Better a wrecked boat on an island than a wrecked plane anywhere!

Thanks for the stories!!!

~Tish
 
Worst Storm

Midwest thunderstorms, King Air, Radar just failed, thinking "great, what next" looked out the windshield and everything was dark green.
"hold on, this isn't going to be good" and it wasn't.
 
cubchick said:
Just a quick recap on our boat. We are waiting to hear from the insurance adjuster, but he ALL BUT SAID the boat was totalled. Both pontoons are leaking and need to be replaced. To do that they would have to rip up the carpet and take out all seats, cabinets, etc. That coupled with all of the other damage makes that boat scrap metal and an outboard engine.
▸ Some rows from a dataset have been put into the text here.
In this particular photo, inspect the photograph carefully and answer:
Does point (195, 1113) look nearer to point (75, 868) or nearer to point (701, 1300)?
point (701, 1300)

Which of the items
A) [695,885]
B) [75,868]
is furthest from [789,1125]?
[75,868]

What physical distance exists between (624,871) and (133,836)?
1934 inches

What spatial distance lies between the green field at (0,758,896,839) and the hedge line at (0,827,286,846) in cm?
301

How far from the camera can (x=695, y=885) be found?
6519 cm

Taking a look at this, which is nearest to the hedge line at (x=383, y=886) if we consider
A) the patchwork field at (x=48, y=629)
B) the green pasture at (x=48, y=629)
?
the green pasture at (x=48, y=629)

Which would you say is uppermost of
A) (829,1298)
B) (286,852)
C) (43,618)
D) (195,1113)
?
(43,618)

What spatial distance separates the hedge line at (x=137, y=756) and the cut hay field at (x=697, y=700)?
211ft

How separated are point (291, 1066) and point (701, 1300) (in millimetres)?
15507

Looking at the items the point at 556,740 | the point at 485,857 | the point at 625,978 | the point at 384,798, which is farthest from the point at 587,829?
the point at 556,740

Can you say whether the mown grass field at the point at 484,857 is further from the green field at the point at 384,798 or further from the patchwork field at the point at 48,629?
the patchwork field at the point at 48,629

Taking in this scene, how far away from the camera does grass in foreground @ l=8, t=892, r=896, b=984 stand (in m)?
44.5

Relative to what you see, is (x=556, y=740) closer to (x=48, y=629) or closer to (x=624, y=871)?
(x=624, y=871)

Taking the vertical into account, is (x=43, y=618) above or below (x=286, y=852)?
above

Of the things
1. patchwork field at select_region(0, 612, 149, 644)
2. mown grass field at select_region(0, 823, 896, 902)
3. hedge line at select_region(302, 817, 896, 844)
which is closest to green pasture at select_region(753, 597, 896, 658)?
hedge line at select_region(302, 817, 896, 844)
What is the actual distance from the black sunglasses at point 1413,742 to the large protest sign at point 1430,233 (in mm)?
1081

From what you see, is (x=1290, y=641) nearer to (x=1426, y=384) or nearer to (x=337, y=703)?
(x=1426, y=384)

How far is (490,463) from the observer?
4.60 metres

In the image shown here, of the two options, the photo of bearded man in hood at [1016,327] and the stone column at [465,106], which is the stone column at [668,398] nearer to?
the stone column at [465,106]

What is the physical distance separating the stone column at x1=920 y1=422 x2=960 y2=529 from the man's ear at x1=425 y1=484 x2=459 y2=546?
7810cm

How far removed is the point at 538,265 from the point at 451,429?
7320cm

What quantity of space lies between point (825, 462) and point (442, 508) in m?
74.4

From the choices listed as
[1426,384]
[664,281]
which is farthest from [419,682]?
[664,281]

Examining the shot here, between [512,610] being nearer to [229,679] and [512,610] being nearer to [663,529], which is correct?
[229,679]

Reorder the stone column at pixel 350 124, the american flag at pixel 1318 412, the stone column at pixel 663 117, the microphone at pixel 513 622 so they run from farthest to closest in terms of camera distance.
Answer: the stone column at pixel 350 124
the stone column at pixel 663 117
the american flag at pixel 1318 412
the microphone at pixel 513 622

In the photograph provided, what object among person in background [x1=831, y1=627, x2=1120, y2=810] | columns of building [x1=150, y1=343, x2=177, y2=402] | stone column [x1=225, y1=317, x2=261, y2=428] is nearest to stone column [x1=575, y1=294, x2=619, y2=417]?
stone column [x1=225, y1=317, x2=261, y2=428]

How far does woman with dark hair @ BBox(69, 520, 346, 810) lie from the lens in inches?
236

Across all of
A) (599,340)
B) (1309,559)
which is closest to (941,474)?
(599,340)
Better a wrecked boat on an island than a wrecked plane anywhere!

Thanks for the stories!!!


~Tish

Tish-

Good luck with the new boat, here is our pontoon :lol: :lol: Maybe you can get some decorating ideas from my sister:p :p :p :p :p
P7030031.JPG
:p :p :p :p :p

Tim
 
1982, south of Shelikof Straits bucking into 40' seas and 70 knot winds - (not the worst I've been in), but we opened a tank into the engine room! I fugure that we had six to eight thousand pounds of Chignik reds slopping around the bilge. Whoo hoo! That was a hoot! We made it into Spiradon and pumped out the fish and fixed the hold, when we left 14 hours later it was calm as glass. We were still finding fish under the mains three months later! Yech!
 
storms

I have been in a few storms. Twice in an tent ,once in my old 19 foot boat and another newer 24 foot boat . Glad i wasn't in a plane,All storms were very scary with trees breaking debrie flying hail,rain, waves ,just hoping the ropes were aging on to don't break. As for my worst storm i hope i never see it. I have read some were that their is 3500 storms on the globe at one time,that is a lot of storms .
 
Here in Western Kansas I made the mistake of leaving a plow in the ground in the path of a oncoming storm. The wind pushed the tractor backwards and unplowed 60 acres of summerfallow.

steve
Dodge City
 
unplowed 60 acres.......that's good.


it got so hot here one time that the field corn started popping. The cows thought it was snowing and froze to death.

S.
 
...froze to death :crazyeyes:

:D That same storm turned a half full 5 gallon can of kerosene inside out and didn't spill a drop.
 
Flying back from New Holsteins I was dodging thunderstorms and I sure was happy knowing I had my new 31 inch tires on. Having landed on a soft runway in a kitfox and ending up upside down, i've always wanted those HUGE wheels. Now that I have them, I cannot imagine not having them.
I feel much more relaxed landing and I'm certain if I got forced down due to a thunderstorm, I'd have twice the options avialable for landing spots.
If you upgrade from smaller tires - don't make the mistake of going with any less than 31 inches - do it once and do it right. The Garmin 296 with terain awareness is the other gadget I have which I cannot imagine not having.
my 2 cents for the day.
cliff in Maine
N82225
 
After 4 seasons of flying weathermod in TX I've come to respect thunderstorms. They are like wild animals, if you get complacent they will turn to bite you.